Provided information:

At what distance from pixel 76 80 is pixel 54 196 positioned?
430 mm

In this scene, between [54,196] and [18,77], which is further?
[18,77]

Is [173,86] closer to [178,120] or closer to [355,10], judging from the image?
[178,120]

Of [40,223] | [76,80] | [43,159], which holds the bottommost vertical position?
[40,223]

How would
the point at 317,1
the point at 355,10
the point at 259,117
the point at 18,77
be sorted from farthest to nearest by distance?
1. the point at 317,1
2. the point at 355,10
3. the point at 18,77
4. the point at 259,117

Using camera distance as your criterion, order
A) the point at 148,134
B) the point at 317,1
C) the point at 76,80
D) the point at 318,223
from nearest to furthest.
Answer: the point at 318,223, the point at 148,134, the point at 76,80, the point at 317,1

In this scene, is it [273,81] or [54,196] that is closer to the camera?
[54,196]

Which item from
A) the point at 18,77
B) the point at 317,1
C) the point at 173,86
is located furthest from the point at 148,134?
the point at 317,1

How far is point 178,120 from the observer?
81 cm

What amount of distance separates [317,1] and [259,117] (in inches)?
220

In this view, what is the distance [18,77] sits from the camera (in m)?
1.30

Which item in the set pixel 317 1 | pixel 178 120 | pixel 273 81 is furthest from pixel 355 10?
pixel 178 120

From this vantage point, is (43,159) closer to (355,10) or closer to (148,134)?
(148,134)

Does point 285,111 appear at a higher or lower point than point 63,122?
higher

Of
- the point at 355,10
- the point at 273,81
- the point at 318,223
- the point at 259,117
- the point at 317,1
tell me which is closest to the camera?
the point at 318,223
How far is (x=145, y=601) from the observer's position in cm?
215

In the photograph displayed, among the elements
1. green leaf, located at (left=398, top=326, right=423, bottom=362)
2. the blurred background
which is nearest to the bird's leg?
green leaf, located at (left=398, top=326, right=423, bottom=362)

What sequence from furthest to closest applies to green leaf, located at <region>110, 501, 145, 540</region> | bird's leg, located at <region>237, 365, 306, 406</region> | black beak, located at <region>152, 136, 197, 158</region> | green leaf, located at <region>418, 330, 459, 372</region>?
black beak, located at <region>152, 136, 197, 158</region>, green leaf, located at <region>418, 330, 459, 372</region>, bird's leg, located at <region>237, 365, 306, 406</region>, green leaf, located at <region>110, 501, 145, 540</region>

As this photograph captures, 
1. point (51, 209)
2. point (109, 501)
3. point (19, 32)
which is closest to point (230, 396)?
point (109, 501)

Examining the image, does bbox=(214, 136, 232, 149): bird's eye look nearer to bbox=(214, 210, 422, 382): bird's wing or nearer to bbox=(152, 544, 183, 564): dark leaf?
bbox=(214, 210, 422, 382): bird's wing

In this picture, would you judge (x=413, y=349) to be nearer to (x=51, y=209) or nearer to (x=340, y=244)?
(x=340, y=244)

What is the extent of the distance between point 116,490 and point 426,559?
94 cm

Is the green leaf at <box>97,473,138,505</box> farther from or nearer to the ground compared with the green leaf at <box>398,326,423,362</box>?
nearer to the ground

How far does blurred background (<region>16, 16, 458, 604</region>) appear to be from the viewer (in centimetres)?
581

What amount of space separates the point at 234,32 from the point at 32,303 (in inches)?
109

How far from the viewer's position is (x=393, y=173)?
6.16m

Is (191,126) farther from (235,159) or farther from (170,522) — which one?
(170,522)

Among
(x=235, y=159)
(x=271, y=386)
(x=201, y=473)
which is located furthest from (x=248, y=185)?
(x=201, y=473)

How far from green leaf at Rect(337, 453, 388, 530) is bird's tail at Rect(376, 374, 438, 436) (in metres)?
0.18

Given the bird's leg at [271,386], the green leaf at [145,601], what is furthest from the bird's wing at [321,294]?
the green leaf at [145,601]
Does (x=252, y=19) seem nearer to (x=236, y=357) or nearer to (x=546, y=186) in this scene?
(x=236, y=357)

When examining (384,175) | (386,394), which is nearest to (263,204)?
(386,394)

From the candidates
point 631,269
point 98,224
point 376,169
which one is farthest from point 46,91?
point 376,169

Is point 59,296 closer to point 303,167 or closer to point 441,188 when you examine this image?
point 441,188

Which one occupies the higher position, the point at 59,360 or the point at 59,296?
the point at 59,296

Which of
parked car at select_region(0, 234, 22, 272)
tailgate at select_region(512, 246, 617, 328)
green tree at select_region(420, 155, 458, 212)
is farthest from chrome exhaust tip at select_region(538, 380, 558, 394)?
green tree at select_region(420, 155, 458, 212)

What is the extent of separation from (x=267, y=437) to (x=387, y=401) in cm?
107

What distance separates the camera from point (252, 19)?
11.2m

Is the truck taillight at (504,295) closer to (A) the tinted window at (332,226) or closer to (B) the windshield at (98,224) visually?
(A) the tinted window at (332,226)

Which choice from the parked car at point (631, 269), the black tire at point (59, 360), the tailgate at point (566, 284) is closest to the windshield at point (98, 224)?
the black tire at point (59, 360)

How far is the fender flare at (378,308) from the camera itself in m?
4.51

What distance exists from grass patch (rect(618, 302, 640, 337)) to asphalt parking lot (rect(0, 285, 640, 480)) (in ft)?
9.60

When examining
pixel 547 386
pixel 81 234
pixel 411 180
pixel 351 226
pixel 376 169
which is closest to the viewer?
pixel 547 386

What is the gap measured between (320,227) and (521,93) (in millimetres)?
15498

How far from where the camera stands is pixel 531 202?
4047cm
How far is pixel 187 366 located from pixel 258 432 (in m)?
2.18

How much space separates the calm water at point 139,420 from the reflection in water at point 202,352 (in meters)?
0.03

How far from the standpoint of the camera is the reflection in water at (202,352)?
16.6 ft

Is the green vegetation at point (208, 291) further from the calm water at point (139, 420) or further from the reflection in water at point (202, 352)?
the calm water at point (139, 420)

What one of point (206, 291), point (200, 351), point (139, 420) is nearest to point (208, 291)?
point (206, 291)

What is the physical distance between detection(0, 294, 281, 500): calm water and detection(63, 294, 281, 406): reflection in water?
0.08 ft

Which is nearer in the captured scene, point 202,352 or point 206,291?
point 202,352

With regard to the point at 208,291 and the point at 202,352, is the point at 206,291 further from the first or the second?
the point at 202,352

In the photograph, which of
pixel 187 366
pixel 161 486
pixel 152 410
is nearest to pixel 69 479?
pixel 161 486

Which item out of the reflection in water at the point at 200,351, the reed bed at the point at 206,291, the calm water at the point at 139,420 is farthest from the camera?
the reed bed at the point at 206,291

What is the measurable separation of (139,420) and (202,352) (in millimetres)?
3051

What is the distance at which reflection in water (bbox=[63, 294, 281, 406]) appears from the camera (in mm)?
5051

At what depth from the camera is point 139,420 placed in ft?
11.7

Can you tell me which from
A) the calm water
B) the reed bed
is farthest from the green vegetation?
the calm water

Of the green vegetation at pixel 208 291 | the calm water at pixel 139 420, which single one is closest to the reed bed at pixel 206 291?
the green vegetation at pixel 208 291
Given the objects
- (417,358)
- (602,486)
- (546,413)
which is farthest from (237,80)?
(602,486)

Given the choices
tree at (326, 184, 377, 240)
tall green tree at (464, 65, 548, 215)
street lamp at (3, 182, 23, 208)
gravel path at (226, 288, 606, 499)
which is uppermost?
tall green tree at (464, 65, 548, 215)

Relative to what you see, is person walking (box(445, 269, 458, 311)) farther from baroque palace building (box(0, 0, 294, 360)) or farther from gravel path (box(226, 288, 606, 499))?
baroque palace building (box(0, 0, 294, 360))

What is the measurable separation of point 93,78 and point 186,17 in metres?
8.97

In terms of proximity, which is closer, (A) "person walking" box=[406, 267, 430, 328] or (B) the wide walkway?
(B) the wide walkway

Short task: Print the items above line for line, starting with the first line and going on through the line containing "4. the point at 259,117", with both of those lines included.

Answer to this task:
At what distance from pixel 76 80 is pixel 54 196 positioned?
430 mm

In this scene, between [54,196] and [18,77], which is further?
[18,77]

Is [173,86] closer to [178,120] or closer to [355,10], judging from the image?
[178,120]

Of [40,223] | [76,80] | [43,159], which holds the bottommost vertical position?
[40,223]

How would
the point at 317,1
the point at 355,10
the point at 259,117
the point at 18,77
be sorted from farthest to nearest by distance?
1. the point at 317,1
2. the point at 355,10
3. the point at 18,77
4. the point at 259,117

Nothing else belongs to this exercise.